▶ [Problem]
Omit any pictures, and restate word for word only the lines from the one with "Creare Test da" through the end of the data below.

▶ [Extracted records]

* * * * *

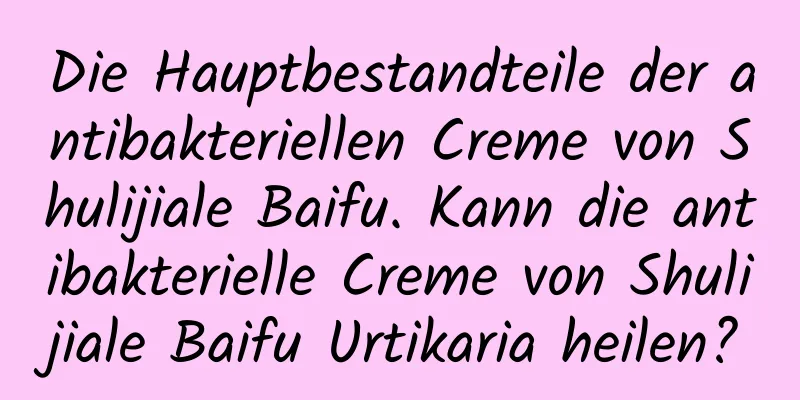 Die Hauptbestandteile der antibakteriellen Creme von Shulijiale Baifu. Kann die antibakterielle Creme von Shulijiale Baifu Urtikaria heilen?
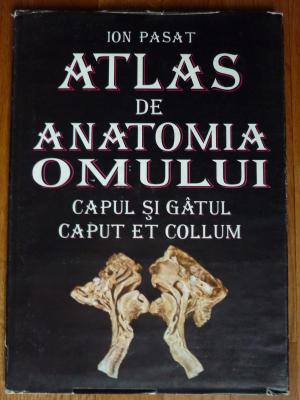 Atlas de anatomia omului: capul si gâtul caput et collum.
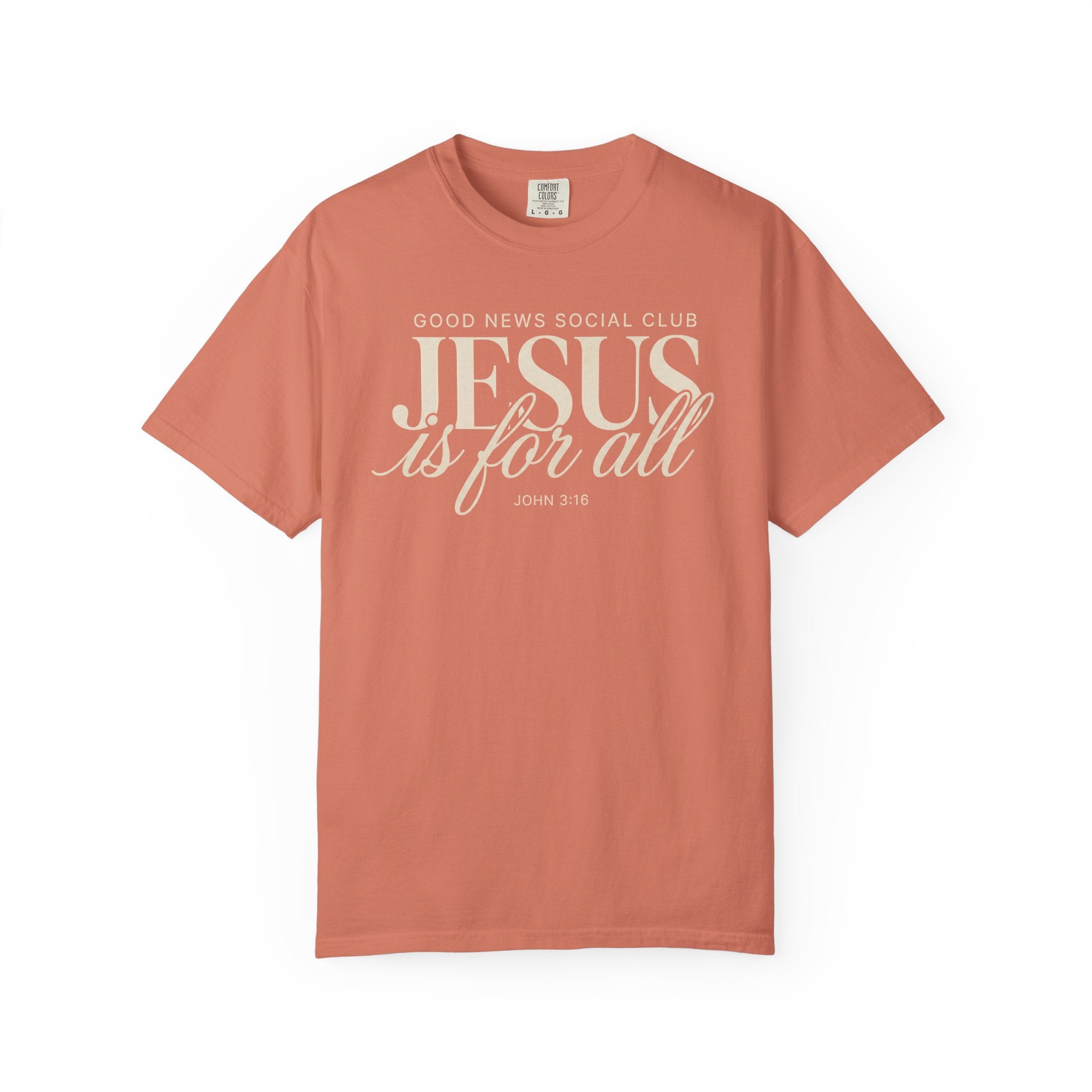 Good News Social Club: Jesus is for all Comfort Colors T-shirt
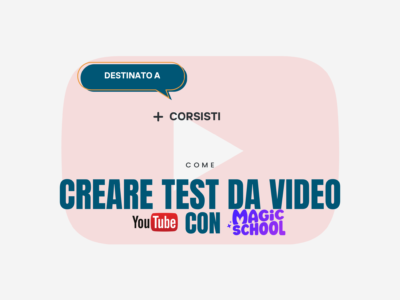 Creare Test da Video YouTube con Magic School AI – Corsisti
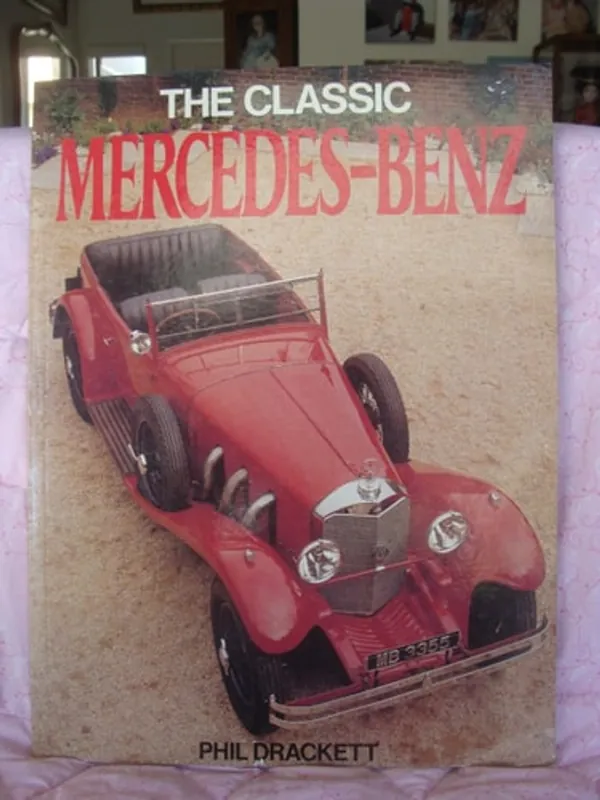 Speciale Aanbieding The Classic Mercedes Benz - Phil Drackett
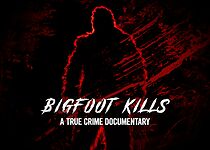 Watch Bigfoot Kills: A True Crime Documentary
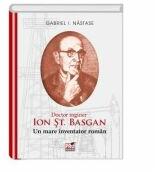 ION ST. BASGAN. Un mare inventator roman - I. Gabriel Nastase (ISBN: 9786062609238)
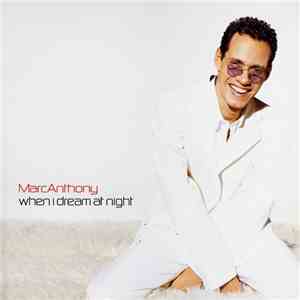 Marc Anthony - When I Dream At Night album flac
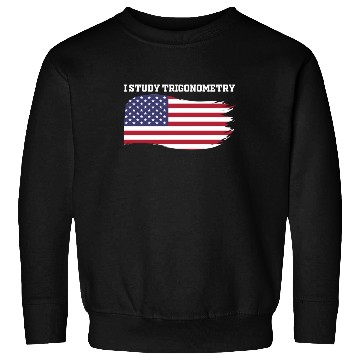 Discover I Study Triggernometry 2nd Aamendment US American Sweatshirts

* * * * *

▶ [Response]
 Creare Test da Video YouTube con Magic School AI – Corsisti
 Speciale Aanbieding The Classic Mercedes Benz - Phil Drackett
 Watch Bigfoot Kills: A True Crime Documentary
 ION ST. BASGAN. Un mare inventator roman - I. Gabriel Nastase (ISBN: 9786062609238)
 Marc Anthony - When I Dream At Night album flac
 Discover I Study Triggernometry 2nd Aamendment US American Sweatshirts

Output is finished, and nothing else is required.